▸ **YOUR TASKS**:
(1) Transcribe the part of the lactose intolerance thread starting at "Hi,I've never been" and ending at "milk taste like?".
(2) Pick up the forum thread on lactose intolerance symptoms after its last sentence and continue it.

▸ **DOCUMENT SEGMENT**:
★ ★ ★
# Lactose Intolerance - symptoms?



## e-Fiona (Sep 5, 2000)

Hi,I've never been a milk drinker. I do remember that when I was a child (about 3-4 years old) if I drank milk I'd get sick. Further in my teens I'd drink milkshakes and be ok. Over the last 10 years, I notice if I have milk (in cereal) or eggs I get sleepy shortly afterwards. I read up on lactose intolerance and this isn't a symptom, but I wonder if any of you who have lactose intolerance have this as a symptom. I only have milk in my tea and on my cereal. I just started having it on my cereal over the last 2 weeks. I was feeling bright eyed this morning, had cereal and tea, and now I'm ready for bed! I also read that if you have LI you would have D right after (or within 2 hours of) consuming something with lactose. Is this true? I'm just wondering if the lactose is contributing to the D. What do you think? What does the lactose free milk taste like?







Fiona


----------



## Delta (Aug 17, 2000)

My lactose intollerance symptoms are strictly gastrointestinal. Crampy, bloating, g, and d. (Exactly the symptoms I get with IBS).Lactose is the stuff that when heated makes you sleepy - the "warm milk before bed" tradition.Lactose free milk is sweeter than regular milk. I like it. It's a little bit more expensive but it might be worth a try?
★ ★ ★
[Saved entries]
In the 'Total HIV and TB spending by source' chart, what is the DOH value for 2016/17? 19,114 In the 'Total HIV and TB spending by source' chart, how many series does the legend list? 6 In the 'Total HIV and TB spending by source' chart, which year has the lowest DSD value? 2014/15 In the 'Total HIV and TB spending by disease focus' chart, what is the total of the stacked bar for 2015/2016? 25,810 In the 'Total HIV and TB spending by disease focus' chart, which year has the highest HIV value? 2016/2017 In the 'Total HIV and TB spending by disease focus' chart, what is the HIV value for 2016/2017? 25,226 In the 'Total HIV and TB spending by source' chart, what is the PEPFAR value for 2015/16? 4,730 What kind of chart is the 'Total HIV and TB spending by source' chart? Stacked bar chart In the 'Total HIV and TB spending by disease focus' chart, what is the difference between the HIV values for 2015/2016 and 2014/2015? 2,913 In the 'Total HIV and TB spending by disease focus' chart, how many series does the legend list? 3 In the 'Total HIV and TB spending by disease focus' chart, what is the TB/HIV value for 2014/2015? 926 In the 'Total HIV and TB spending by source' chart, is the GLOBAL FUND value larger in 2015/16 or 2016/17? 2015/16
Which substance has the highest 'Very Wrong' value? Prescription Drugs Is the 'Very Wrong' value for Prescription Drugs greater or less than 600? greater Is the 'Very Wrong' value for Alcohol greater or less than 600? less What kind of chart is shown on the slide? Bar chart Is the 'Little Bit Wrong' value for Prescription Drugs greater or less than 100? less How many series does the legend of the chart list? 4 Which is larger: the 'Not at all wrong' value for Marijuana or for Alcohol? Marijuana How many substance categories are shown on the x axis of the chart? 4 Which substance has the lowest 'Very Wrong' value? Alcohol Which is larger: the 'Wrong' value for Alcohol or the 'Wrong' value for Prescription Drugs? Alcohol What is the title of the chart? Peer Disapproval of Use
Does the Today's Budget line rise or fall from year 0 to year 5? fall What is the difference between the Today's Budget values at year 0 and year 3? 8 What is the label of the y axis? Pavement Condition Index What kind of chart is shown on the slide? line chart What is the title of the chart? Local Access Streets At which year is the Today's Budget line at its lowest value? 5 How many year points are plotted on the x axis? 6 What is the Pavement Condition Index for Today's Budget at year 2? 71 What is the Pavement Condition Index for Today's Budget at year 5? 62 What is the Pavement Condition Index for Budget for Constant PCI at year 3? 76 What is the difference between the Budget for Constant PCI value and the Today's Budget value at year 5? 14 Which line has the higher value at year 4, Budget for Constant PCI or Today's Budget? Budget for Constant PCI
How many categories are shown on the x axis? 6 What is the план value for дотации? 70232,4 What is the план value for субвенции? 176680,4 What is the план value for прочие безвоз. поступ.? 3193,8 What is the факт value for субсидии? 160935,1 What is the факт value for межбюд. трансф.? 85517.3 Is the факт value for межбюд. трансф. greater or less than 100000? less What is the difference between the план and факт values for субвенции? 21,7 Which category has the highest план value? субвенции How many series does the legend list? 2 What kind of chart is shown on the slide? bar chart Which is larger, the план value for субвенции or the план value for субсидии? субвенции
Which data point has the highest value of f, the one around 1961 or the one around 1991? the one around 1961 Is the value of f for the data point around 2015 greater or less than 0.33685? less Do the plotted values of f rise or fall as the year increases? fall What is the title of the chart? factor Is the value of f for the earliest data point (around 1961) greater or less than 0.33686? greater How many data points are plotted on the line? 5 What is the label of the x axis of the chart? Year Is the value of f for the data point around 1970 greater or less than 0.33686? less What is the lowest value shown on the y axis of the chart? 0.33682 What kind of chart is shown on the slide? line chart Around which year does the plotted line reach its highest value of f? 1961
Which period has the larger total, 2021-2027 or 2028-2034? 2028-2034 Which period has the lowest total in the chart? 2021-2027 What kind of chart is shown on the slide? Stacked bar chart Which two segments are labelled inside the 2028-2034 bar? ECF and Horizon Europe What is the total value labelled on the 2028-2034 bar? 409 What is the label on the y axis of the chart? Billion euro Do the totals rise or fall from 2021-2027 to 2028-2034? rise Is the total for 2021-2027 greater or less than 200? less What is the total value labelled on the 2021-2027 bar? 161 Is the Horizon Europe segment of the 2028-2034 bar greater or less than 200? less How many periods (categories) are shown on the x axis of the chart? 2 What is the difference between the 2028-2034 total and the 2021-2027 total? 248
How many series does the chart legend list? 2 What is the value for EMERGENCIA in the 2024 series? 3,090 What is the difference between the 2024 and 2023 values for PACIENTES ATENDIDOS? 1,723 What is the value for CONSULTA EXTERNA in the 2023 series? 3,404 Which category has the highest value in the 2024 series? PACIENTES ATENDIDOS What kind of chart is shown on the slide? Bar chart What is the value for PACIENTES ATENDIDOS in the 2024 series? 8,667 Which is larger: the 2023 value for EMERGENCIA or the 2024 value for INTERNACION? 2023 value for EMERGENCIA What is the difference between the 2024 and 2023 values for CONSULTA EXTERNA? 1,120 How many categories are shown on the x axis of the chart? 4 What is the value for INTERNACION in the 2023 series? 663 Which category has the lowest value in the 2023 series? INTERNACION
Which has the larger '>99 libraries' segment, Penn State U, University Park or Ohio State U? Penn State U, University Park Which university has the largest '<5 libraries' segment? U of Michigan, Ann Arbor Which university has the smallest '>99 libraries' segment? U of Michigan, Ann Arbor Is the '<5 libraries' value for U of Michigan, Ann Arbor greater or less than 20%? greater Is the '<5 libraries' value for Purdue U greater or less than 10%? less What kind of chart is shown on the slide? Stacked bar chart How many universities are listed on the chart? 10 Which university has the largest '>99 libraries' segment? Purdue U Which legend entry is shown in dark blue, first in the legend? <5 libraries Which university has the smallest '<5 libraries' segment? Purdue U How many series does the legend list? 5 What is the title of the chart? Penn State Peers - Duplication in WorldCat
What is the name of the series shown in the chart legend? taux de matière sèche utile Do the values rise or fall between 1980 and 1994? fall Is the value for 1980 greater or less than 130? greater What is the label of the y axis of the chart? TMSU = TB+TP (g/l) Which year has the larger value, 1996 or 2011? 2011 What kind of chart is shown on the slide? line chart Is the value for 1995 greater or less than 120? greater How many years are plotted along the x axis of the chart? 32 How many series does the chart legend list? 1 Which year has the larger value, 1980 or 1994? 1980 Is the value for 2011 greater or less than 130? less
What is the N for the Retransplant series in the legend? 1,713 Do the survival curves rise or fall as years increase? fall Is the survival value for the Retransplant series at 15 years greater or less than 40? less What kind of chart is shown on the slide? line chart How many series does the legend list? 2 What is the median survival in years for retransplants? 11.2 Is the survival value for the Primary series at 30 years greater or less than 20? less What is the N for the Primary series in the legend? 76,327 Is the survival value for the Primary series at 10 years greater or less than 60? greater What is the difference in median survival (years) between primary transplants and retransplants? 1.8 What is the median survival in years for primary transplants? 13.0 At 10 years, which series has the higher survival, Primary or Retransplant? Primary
★ ★ ★
▸ **OUTPUTS FOR THE TASKS**:
(1)
Hi,I've never been a milk drinker. I do remember that when I was a child (about 3-4 years old) if I drank milk I'd get sick. Further in my teens I'd drink milkshakes and be ok. Over the last 10 years, I notice if I have milk (in cereal) or eggs I get sleepy shortly afterwards. I read up on lactose intolerance and this isn't a symptom, but I wonder if any of you who have lactose intolerance have this as a symptom. I only have milk in my tea and on my cereal. I just started having it on my cereal over the last 2 weeks. I was feeling bright eyed this morning, had cereal and tea, and now I'm ready for bed! I also read that if you have LI you would have D right after (or within 2 hours of) consuming something with lactose. Is this true? I'm just wondering if the lactose is contributing to the D. What do you think? What does the lactose free milk taste like?

(2)
----------



## tezbear (Aug 11, 2000)

My book says symptoms will follow within 30 minutes to 2 hrs of having dairy. It also says that it depends on how much since we all can tolerate a little bit of lactose. It's usually w/ milk and icecream since most cheeses can be better tolerated. I guess I'm not lactose intolerant because if I have GI symptoms after ice cream, it isn't that soon. I don't take much dairy anyway, just cheese and occasional milk w/ cereal.


----------



## JennT (Jul 17, 2000)

I'm both lactose intolerant and I have a "mild sensitivity" to dairy (in the allergic sense). I get allergic symptoms right away (stuffy nose, puffy under eyes), and the GI symptoms (bloating, diarrhea, cramps) withing the two hours.


----------



## Guest (Sep 12, 2000)

Isn't it interesting, how different everyone is? My sister-in-law identified her lactose intolerence shortly after having her gallbladder removed. But it is only milk and real butter that bother her, she can handle cheese, yoghurt and ice cream - things that have been cooked or processed. I have another good friend who has just recently determined that dairy was causing all her gastric and sinus discomfort and cheese and yoghurt are the most reactive. I started drinking lactose free milk to see if it was a gas producer an I can't really see a lot of difference, I tolerate yoghurt well, but if I eat cheese on an everyday basis, I get worse gas problems.


----------



## Delta (Aug 17, 2000)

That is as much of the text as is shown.